Le SYNERPA a une politique de formation, de professionnalisation très volontariste. Nous investissons au sein de la branche professionnelle près de 100 millions d'euros par an dans la formation et l'apprentissage, et ce depuis des années. Notre exigence continue de qualité va de pair avec notre exigence soutenue d'expertise de nos équipes. Nous offrons des postes en CDI, à temps plein et sur tout le territoire. Compte tenu des besoins, nous proposons des évolutions de carrière importantes grâce à la formation. Là aussi, la perception du secteur doit changer. Et elle change. A l'éducation nationale, aux jeunes, aux personnes en reconversion professionnelle de se saisir des opportunités que nous apportons.
Que pensez-vous du rapport de Pierre Ricordeau et de la marche arrière de la ministre reconnaissant les effets négatifs de la réforme de la tarification ?

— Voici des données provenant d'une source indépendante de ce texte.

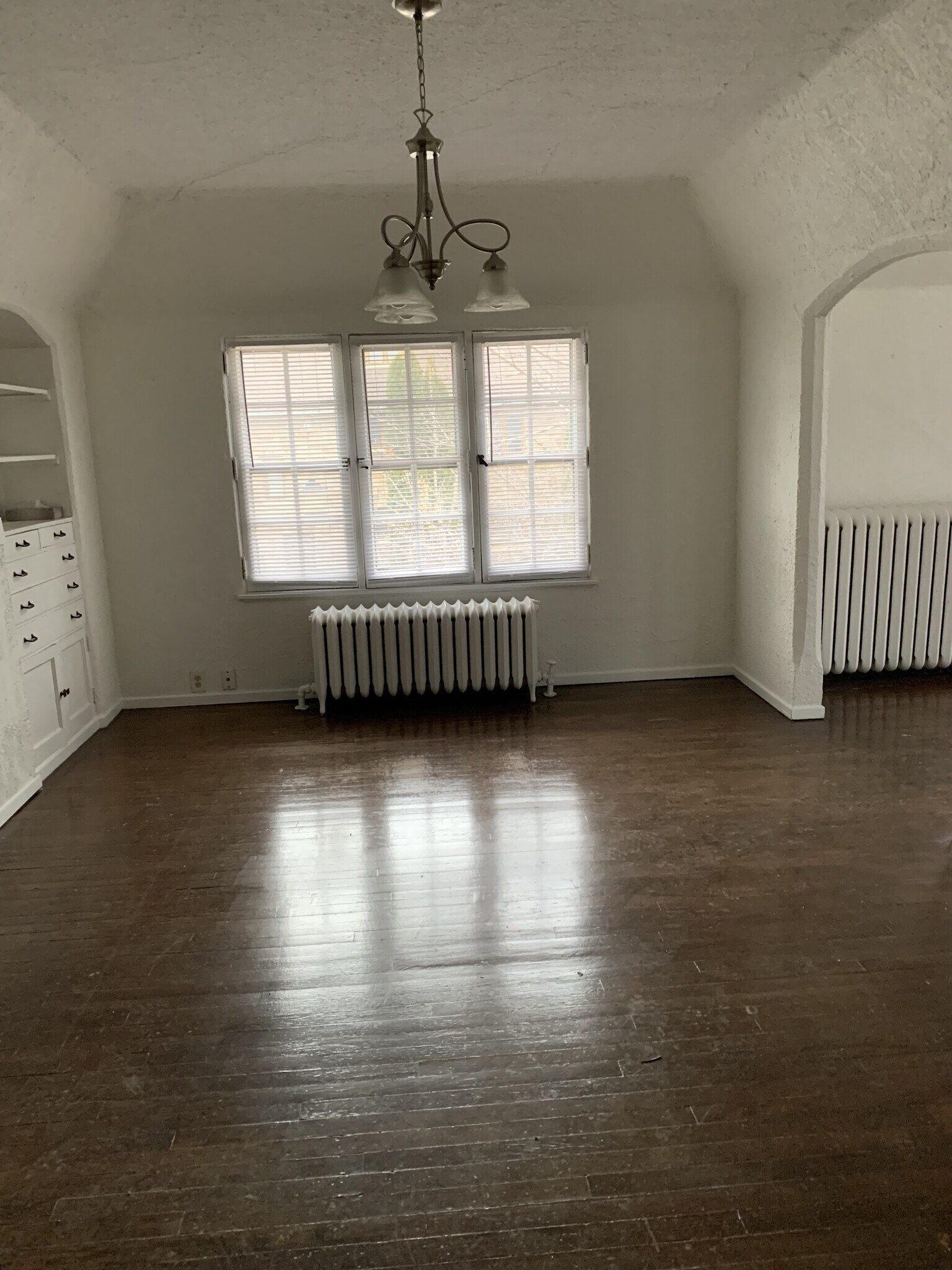 Dining room - 2863 N Lake Dr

Ce rapport est un travail très intéressant et, de surcroît, il vient confirmer les annonces que la Ministre de la Santé avait faites. Il ne s'agit pas d'une marche arrière mais plutôt d'un ajustement. La réforme de la tarification est nécessaire et l'essentiel pour nous est qu'elle soit mise en oeuvre. Le SYNERPA restera très vigilant sur son application.

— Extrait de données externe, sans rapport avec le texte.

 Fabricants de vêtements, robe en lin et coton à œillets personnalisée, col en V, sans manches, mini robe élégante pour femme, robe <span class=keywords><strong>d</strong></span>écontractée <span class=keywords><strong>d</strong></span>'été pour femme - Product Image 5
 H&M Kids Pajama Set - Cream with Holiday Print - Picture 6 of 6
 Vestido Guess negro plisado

Pascal Champvert évoquait dans nos pages une crise sociétale sans précédent. Quel est votre point de vue sur la maturité de la société concernant cette question de la prise en charge de la perte d'autonomie ?
Comme je l'indiquais, au-delà de notre secteur, c'est toute la société qui doit se saisir de la question de son vieillissement, et pas uniquement de la perte d'autonomie, même si bien évidement cela demeure un sujet central. Je pense que le grand public, parce qu'il peut le constater dans sa famille ou son entourage, est plus conscient des enjeux liés à l'allongement de la vie. Nous ressentons un intérêt croissant des élus, des médias, des entreprises et des particuliers lors de nos événements comme le SYNERPA Tour, notre Congrès ou lors des manifestations comme la Journée des Aidants ou les salons.
Emmanuel Macron a annoncé vouloir travailler sur la question du financement de la perte d'autonomie. Quelles sont vos propositions ?
Poser la question du financement est en soi nécessaire au regard de l'évolution démographique sur les vingt prochaines années et de la demande croissante d'accompagnement qui va de pair. Mais au-delà, c'est aussi poser la question plus globale de la place que la société française du 21ème siècle souhaite donner à ses personnes âgées. Nous sommes, bien sûr, plus que prêts à participer à toute réflexion sur le sujet. Nous verrons le moment venu quelles en seront les orientations et, bien entendu, nous y apporterons nos propositions et notre contribution active.